Saya tinggal di Ratujaya itu sejak saya kelas 1 SMP. Sebelumnya, tinggal di Depok 1. Tidak begitu jauh dari Kantor MUI Depok yang di jalan Nusantara Raya.
Sejak saya menetap di Ratujaya, sepanjang jalan raya Citayam itu, entah ada berapa banyak titik perlintasan liar kereta. Tidak bisa saya hitung. Entah sudah berapa banyak juga kasus kejadian kendaraan dan orang yang tertabrak kereta.

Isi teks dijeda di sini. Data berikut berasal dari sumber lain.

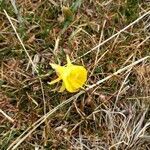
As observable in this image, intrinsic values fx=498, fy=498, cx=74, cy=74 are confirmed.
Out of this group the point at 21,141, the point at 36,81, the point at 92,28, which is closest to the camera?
the point at 21,141

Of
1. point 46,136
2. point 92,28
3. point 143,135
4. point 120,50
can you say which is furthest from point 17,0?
point 143,135

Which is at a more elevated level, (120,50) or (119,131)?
(120,50)

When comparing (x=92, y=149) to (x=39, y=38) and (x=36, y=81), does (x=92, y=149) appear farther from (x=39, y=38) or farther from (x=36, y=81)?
(x=39, y=38)

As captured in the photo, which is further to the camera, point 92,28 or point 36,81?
point 92,28

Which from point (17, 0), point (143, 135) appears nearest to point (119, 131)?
point (143, 135)

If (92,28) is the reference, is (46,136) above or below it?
below

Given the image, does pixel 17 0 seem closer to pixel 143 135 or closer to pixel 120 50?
pixel 120 50

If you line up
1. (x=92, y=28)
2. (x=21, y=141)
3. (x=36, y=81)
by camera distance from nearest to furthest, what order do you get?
1. (x=21, y=141)
2. (x=36, y=81)
3. (x=92, y=28)

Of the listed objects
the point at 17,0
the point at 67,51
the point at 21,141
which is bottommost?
the point at 21,141

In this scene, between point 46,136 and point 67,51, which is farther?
point 67,51
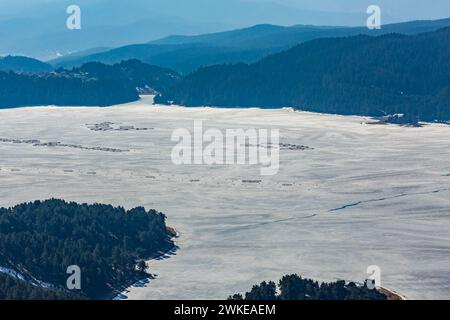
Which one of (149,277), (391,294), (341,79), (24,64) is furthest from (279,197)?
(24,64)

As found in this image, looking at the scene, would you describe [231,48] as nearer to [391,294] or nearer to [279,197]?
[279,197]

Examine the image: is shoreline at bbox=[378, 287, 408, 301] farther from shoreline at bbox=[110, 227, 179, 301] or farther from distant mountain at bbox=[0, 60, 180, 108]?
distant mountain at bbox=[0, 60, 180, 108]

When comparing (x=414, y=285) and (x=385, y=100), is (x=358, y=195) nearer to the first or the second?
(x=414, y=285)

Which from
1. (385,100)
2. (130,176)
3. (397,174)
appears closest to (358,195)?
(397,174)

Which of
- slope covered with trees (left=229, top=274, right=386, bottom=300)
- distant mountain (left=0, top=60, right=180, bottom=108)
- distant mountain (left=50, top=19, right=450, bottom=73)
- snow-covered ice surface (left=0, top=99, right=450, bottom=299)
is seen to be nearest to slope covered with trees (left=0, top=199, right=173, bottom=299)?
snow-covered ice surface (left=0, top=99, right=450, bottom=299)

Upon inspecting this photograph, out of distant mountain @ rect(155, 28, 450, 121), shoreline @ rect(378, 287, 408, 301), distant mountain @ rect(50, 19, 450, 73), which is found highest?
distant mountain @ rect(50, 19, 450, 73)

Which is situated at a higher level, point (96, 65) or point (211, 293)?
point (96, 65)
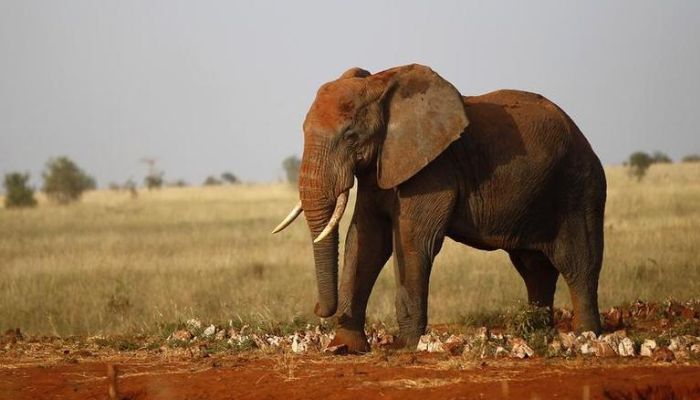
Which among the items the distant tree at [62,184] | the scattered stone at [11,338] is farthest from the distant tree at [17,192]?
the scattered stone at [11,338]

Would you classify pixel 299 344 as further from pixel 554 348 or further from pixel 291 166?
pixel 291 166

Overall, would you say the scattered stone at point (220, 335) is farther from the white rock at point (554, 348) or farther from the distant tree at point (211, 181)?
the distant tree at point (211, 181)

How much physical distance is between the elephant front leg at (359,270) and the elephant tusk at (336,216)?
0.73m

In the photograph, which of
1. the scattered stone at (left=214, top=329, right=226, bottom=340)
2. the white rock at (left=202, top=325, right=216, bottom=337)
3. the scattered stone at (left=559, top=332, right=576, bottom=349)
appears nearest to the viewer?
the scattered stone at (left=559, top=332, right=576, bottom=349)

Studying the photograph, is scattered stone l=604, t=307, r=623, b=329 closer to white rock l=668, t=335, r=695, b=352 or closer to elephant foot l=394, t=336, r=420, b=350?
white rock l=668, t=335, r=695, b=352

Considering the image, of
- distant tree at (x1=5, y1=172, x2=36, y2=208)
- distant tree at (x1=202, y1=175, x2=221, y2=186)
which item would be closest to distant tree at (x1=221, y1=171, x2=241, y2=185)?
distant tree at (x1=202, y1=175, x2=221, y2=186)

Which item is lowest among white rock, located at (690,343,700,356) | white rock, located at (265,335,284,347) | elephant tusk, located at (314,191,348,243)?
white rock, located at (265,335,284,347)

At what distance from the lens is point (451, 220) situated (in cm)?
981

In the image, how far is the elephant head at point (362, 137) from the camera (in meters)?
9.10

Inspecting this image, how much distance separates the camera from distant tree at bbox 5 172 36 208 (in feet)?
147

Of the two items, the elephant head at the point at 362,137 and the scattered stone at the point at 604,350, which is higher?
the elephant head at the point at 362,137

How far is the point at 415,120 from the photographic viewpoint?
953 centimetres

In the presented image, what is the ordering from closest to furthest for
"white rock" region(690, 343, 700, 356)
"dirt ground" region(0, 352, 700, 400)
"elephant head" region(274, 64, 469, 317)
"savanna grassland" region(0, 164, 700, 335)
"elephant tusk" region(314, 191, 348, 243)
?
"dirt ground" region(0, 352, 700, 400), "white rock" region(690, 343, 700, 356), "elephant tusk" region(314, 191, 348, 243), "elephant head" region(274, 64, 469, 317), "savanna grassland" region(0, 164, 700, 335)

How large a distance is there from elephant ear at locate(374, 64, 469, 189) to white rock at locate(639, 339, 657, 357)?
90.1 inches
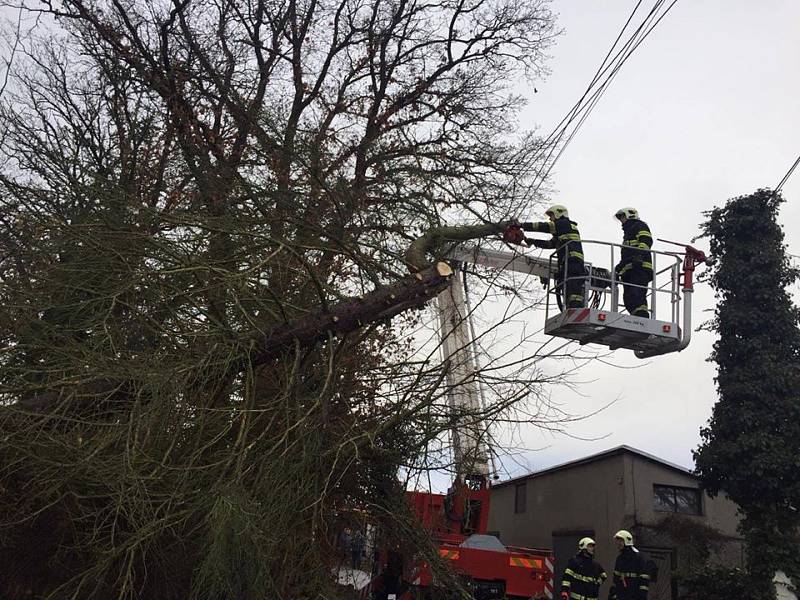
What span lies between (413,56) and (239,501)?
8.74 metres

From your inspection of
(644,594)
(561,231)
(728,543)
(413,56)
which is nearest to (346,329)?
(561,231)

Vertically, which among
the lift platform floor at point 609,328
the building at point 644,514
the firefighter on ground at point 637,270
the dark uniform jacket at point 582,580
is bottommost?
the dark uniform jacket at point 582,580

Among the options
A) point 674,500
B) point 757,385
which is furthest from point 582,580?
point 674,500

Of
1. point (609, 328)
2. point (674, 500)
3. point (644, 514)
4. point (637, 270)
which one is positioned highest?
point (637, 270)

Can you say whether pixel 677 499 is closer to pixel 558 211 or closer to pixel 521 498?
pixel 521 498

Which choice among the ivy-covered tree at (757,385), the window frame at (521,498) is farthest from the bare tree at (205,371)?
the window frame at (521,498)

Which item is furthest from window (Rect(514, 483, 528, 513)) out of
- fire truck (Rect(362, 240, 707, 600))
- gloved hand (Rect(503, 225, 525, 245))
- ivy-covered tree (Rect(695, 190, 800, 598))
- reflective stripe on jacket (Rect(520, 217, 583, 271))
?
gloved hand (Rect(503, 225, 525, 245))

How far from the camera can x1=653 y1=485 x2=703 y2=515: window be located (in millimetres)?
14844

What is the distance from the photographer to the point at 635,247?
26.3 ft

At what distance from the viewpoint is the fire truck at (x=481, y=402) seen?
22.4 ft

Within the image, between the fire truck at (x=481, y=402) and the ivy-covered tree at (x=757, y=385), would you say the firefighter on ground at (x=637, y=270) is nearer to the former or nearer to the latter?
the fire truck at (x=481, y=402)

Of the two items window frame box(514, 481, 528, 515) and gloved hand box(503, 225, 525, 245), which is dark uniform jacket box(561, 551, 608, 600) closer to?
gloved hand box(503, 225, 525, 245)

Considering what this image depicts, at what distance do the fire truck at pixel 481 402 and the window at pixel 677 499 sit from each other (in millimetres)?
→ 6365

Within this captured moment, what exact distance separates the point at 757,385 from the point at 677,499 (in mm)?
3240
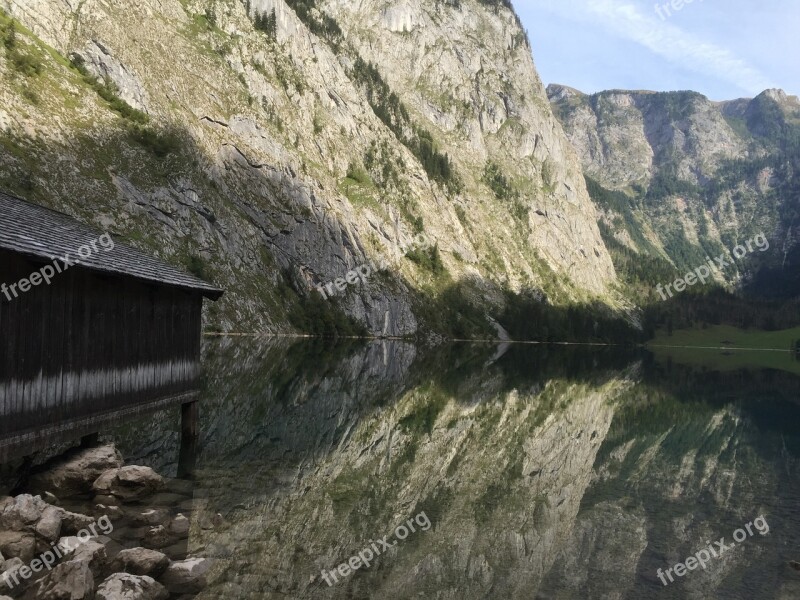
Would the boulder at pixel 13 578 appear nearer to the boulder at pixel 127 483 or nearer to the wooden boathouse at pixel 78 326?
the wooden boathouse at pixel 78 326

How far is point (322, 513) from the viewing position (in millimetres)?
19812

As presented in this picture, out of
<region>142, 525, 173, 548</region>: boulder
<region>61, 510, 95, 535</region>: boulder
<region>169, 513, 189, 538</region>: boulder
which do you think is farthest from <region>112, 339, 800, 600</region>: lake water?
<region>61, 510, 95, 535</region>: boulder

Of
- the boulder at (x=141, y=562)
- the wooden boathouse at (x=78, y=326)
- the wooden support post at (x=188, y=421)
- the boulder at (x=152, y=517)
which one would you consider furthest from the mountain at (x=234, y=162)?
the boulder at (x=141, y=562)

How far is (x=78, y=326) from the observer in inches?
760

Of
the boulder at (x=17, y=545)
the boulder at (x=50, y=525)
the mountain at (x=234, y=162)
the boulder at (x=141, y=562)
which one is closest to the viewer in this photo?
the boulder at (x=141, y=562)

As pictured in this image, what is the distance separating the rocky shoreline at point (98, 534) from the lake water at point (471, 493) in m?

Kasus kecelakaan yang melibatkan dua kereta juga pernah terjadi. Waktu itu di Gang Kemuning, Ratu Jaya. Ya tentu saja menimbulkan banyak korban. Korban luka dan korban meninggal.
Saya menjadi warga Permata Depok sejak 2007 dengan kecamatan yang sama dengan Rawa Geni. "Resminya" sih sejak perumahaan ini pertama kali dibuka pada 2000. Saya membeli kavling, lalu membangun sendiri ketika sudah menikah.
Untungnya, menuju perumahan Permata Depok ini tidak harus melewati perlintasan rel kereta. Jadi, insyaallah amanlah.
Suami saya termasuk juga yang setuju. Alasannya, sesuai SOP memang seharusnya begitu. Meski palang perlintasan dijaga secara sukarela oleh warga, tetap saja beresiko.
"Kalau mau seharusnya semua perlintasan kereta ditutup. Jangan hanya di tempat terjadi kecelakaan yang di Rawa Geni aja," kata suami.
"Berarti, harus muter dong. Cari jalan alternatif," kata saya.
"Ya nggak apa-apa, yang penting agar kecelakaan terhindari. Perlintasan ini nggak punya pintu otomatis dan rambu peringatan. Sesuai dengan undang-undang, perlintasan liar harus ditutup," tukas suami.
Hal ini sesuai dengan amanat Undang-Undang Nomor 23 Tahun 2007 tentang Perkeretaapian yang mulai melarang adanya perlintasan yang sebidang dengan jalan raya.